Somewhere, during these 24 years, I managed to avoid trying Original Kraft Dinner. My mother never brought it home growing up. She wasn’t a health nut either. We had Twinkies in the house when I was a kid. But that little blue box of Kraft Dinner was always absent from the pantry. When she took me shopping, I didn’t ever dare to look in its direction at the grocery store. But sometimes, when my mother meandered into the cleaning aisle to grab paper towels or air fresher, I would sneak into the pasta aisle, pick up a box of Kraft Dinner, shake it, and imagine exactly what this fast-food Canadiana staple tasted like.
After having coffee with a close friend today, the subject of Kraft Dinner came up. I explained to her the first and only time I tried a form of Kraft Dinner was when I started living on my own. (Side note – I once used white cheddar KD to craft a recipe for a campus newspaper in university – but never actually tried the final product. My father was the designated taster) Fast forward to sometime early last year. I purchased a fancy baked KD gratin kit from a supermarket in Michigan, where my uncle lives, simply for the fact I had never seen a product like that in Canada before. It just seemed strange; something fun to keep in the pantry as a reminder of how bizzare American food culture can be. One day I took a leap of faith and made it at home according to package direction. There was the mixing the pasta with the cheese packet, pouring the whole mess into a dish, adding the contents of the bread crumb packet, and broiling the top in the oven.
It tasted like shit.
My friend implored me to go home straight after our coffee and prepare a package of Original Kraft Dinner, according to the package directions. I opted for the stove top method – keeping it as classic as could be. I ignored the package direction to boil the pasta in 6 cups of unsalted water for 7-8 minutes. 4-5 minutes in 3 cups of salted water brought the pasta to a more al dente state. After draining the short, miserably-shaped noodles, my precisely measured 3 tbsp. of salted butter and 1/4 cup of whole milk were tossed in the pot along with the entire packet of glowing orange “cheese” powder.
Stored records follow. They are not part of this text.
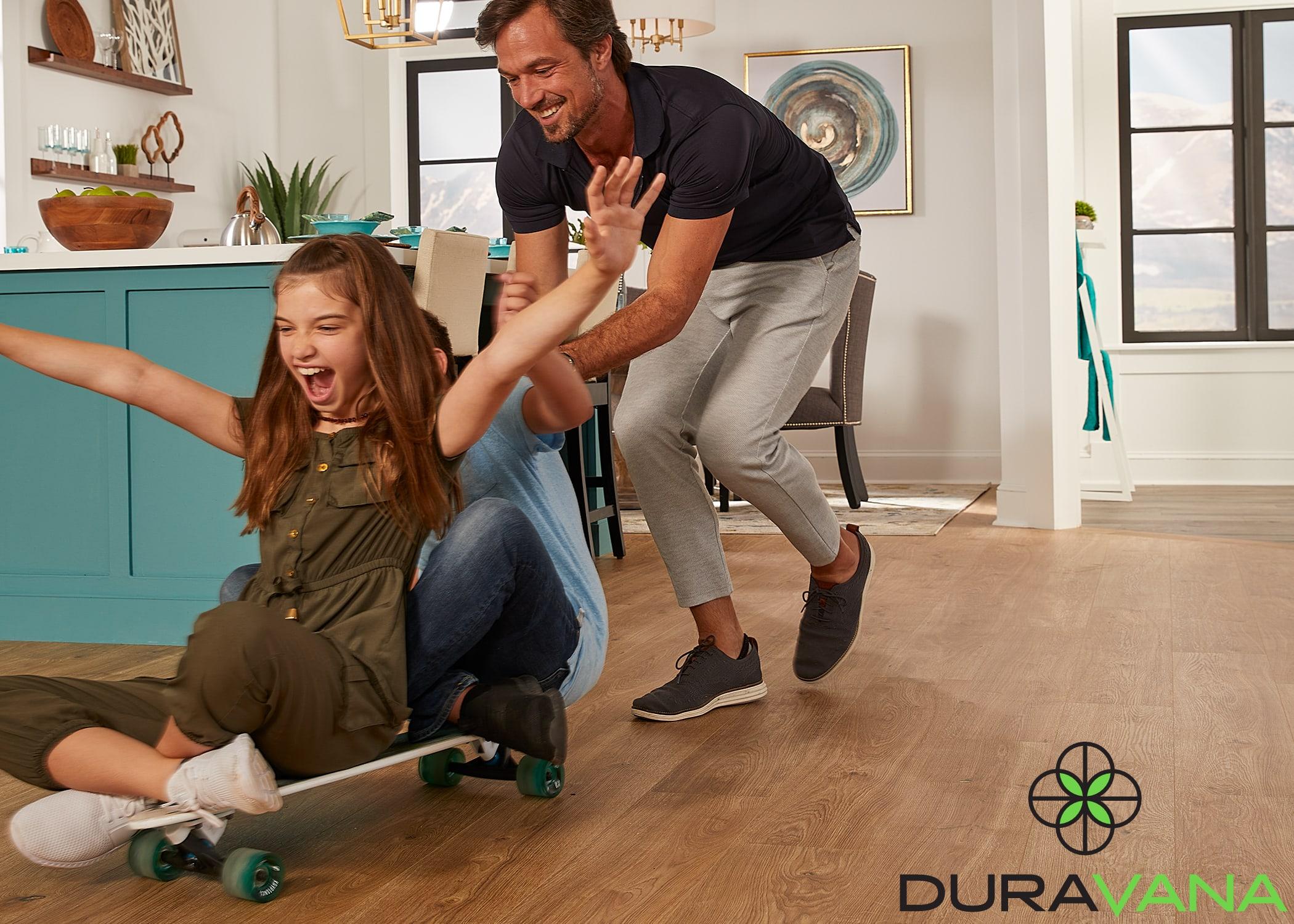 man pushing kids on skateboard in kitchen on Duravana hybrid resilient floors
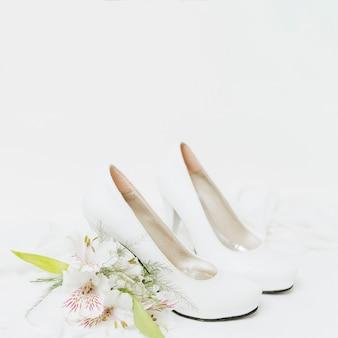 白い背景で隔離のハイヒールの結婚式のペアの近くのペルーのユリの花束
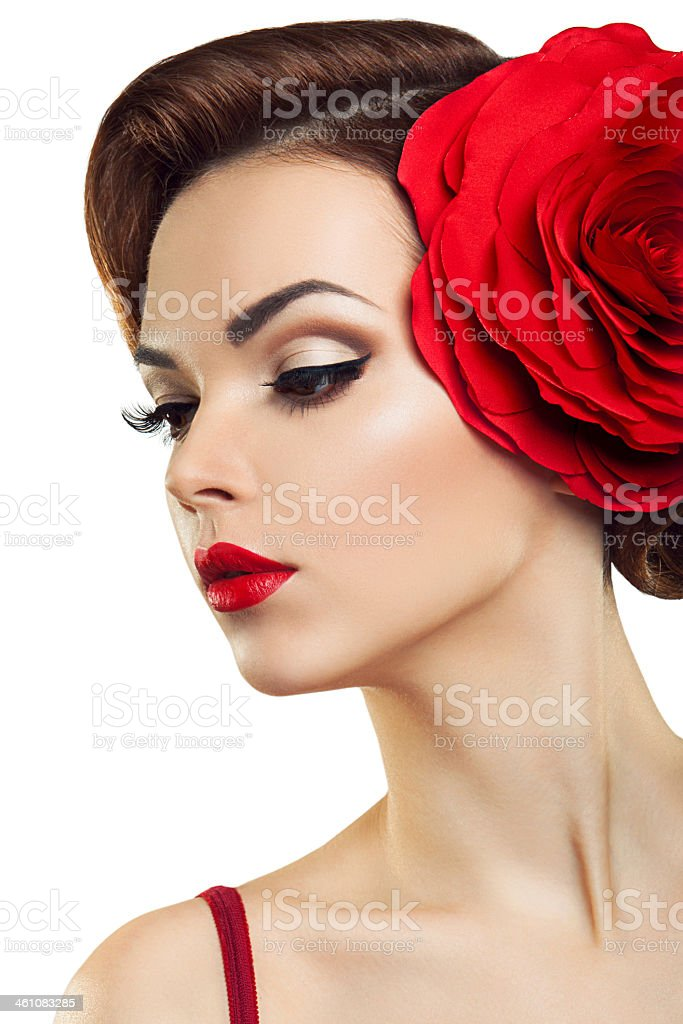 Romantic portrait of young woman with a red rose on her hair stock photo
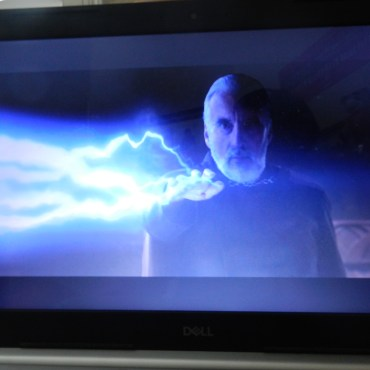 : A movie rendition of Count Dooku using force lightning in Attack of the Clones.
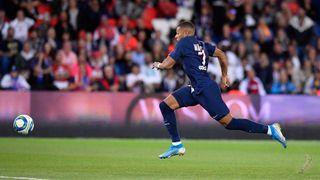PARIS, FRANCE - AUGUST 11: Kylian Mbappe of Paris Saint-Germain runs with the ball during the Ligue 1 match between Paris Saint-Germain and Nimes Olympique at Parc des Princes on August 11, 2019 in Paris, France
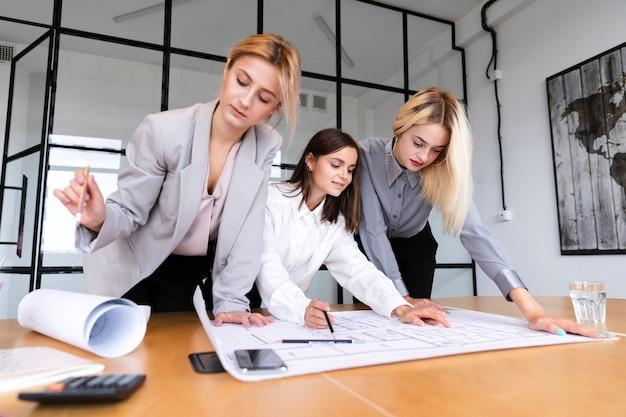 Empregadas do sexo feminino de baixo ângulo esboçar estratégia Foto gratuita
This all seemed so wrong. But I trooped on. Mixing everything together was simple enough, but the pasta seemed to be soaking in some bizarrely wet cheese substance. Shiny, neon-y, and a slightly terrifying.
I approached my first bite with trepidation. And I was right to do so. Like the baked version, this stuff also tasted like shit. I’m also fairly positive that I will wake up tomorrow morning with a third eye, from some sort of food colouring poisoning.
The next bite went down with a splash of Frank’s Red Hot Sauce, and its vinegary/pepper tang helped mask the salty cheese taste.
The last bite, featured a drizzle of good ol’ fashioned Heinz Tomato Ketchup. I hear that’s what all the cool kids do. But that was not a good idea, either. In another bizzare twist, the KD seemed to taste better the closer it came to coagulation at room temperature. I also heard through the grapevine that some people put cut up hot dogs in their Kraft Dinner, but that just sounded like absolute insanity. Finally, in quite possibly the most gauche of culinary suggestions, a family friend (who will remain unnamed) suggested that I add cut up spam pieces into the KD, adding it would taste “like money.”
So there you have it, everyone. At 24 years old I have officially tried Original Kraft Dinner. And it is absolutely disgusting. Or as my coffee friend so bluntly put it, “Hmm, well then I guess you are just weird. Everyone loves KD.”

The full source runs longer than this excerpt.